*Written request*
Print the following data line for line, with no changes.

--- Start Records supplied ---

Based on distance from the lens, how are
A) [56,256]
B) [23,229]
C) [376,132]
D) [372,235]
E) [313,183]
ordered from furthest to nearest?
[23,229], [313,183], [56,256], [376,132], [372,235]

--- End Records supplied ---

*Answer*
Based on distance from the lens, how are
A) [56,256]
B) [23,229]
C) [376,132]
D) [372,235]
E) [313,183]
ordered from furthest to nearest?
[23,229], [313,183], [56,256], [376,132], [372,235]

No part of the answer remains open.